We left right before the end and made it home in less than two hours. That’s huge for after a Purdue game. Plus, there was big accident on the Borman so we had to wait in traffic for a while. We got off at Burr Street and meandered home from there.
When we got home, I studied statistics for my MBA for a few hours. Then we drove to Wolf Lake and watched Steve Miller rock the place out. Alexis and I stood right in front of the stage and danced on concrete for two hours. That made my legs hurt like you wouldn’t believe. I took four Advil, rubbed CBD oil into my hip, and tried to go to sleep. Didn’t work. We stood for hours on concrete at the Purdue game and did the same at the Steve Miller concert. My bones can’t take that.
At midnight, Alexis and I wound up sitting in the parking lot at White Castles dipping fries into ketchup on the dashboard. Today, we’re heading to the Cubs-Sox game as part of a Purdue Northwest outing. Life goes on.

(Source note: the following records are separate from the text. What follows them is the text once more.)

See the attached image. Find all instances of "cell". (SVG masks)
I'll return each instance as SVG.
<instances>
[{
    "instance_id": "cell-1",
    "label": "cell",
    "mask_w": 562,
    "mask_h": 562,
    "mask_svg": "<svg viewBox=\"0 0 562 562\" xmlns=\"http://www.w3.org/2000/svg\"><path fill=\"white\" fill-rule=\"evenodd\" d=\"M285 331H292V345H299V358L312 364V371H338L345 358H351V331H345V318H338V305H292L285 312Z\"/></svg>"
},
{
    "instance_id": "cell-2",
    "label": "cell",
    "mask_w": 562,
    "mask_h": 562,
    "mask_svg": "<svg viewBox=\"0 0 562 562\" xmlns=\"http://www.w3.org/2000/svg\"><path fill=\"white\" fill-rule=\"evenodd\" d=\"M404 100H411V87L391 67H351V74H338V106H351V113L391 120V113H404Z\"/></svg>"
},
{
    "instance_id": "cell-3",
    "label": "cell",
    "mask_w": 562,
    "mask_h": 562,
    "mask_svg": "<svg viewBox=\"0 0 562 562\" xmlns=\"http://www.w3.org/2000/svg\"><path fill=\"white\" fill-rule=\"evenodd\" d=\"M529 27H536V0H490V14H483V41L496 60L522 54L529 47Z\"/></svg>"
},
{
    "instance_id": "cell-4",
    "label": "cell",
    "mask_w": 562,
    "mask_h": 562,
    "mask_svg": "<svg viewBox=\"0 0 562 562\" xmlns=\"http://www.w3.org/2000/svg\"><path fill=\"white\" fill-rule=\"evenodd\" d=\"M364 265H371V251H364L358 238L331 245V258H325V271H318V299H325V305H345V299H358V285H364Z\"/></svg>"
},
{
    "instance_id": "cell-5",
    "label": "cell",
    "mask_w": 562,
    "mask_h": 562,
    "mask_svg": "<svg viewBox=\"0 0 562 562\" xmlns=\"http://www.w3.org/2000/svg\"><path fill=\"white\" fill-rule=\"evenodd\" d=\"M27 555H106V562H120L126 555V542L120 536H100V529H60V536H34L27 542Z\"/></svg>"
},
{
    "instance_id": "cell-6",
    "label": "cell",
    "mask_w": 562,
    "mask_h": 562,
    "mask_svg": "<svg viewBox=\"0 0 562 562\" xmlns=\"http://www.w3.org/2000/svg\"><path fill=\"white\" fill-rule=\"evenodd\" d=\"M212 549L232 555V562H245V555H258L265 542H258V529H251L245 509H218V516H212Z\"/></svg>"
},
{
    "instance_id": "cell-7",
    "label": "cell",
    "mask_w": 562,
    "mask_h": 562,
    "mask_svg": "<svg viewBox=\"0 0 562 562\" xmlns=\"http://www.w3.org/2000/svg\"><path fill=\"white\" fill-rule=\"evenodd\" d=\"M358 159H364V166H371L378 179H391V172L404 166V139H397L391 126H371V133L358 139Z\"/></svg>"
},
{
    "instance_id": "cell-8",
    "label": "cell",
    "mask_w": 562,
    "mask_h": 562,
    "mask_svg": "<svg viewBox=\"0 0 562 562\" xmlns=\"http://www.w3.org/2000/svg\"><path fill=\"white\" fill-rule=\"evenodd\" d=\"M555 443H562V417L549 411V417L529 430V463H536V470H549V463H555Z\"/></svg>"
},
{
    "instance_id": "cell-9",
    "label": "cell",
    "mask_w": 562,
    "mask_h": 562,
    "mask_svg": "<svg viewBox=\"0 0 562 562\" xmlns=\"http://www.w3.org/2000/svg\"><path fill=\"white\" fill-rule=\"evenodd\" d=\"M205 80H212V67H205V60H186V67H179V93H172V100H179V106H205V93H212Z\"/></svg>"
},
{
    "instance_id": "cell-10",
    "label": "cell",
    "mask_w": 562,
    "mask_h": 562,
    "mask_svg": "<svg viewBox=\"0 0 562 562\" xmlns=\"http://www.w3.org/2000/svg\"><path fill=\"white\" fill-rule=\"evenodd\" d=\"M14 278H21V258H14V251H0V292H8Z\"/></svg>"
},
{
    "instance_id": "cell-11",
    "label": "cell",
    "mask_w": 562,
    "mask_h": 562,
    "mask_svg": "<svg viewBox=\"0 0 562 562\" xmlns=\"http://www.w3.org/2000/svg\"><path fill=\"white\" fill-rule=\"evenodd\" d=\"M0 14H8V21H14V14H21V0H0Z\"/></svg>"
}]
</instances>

It’s delicate balancing act, this life of local radio has become. I can almost do everything I’m supposed to do in a day if I just run a radio station, go to grad school, love my wife and kids and work out once in a while.
But if you put a streaming video network into the mix, all hell breaks loose. One of the casualties is that you and I don’t get much time together. Have patience, my friend. Maybe just maybe we’re building something that decades from now someone will say is “good and pure and beautiful” just like radio. It may mean that streaming video is dying by then, as radio is now. But what the hell? If the ride for streaming video is half as good as the radio ride, then it will all be worth it.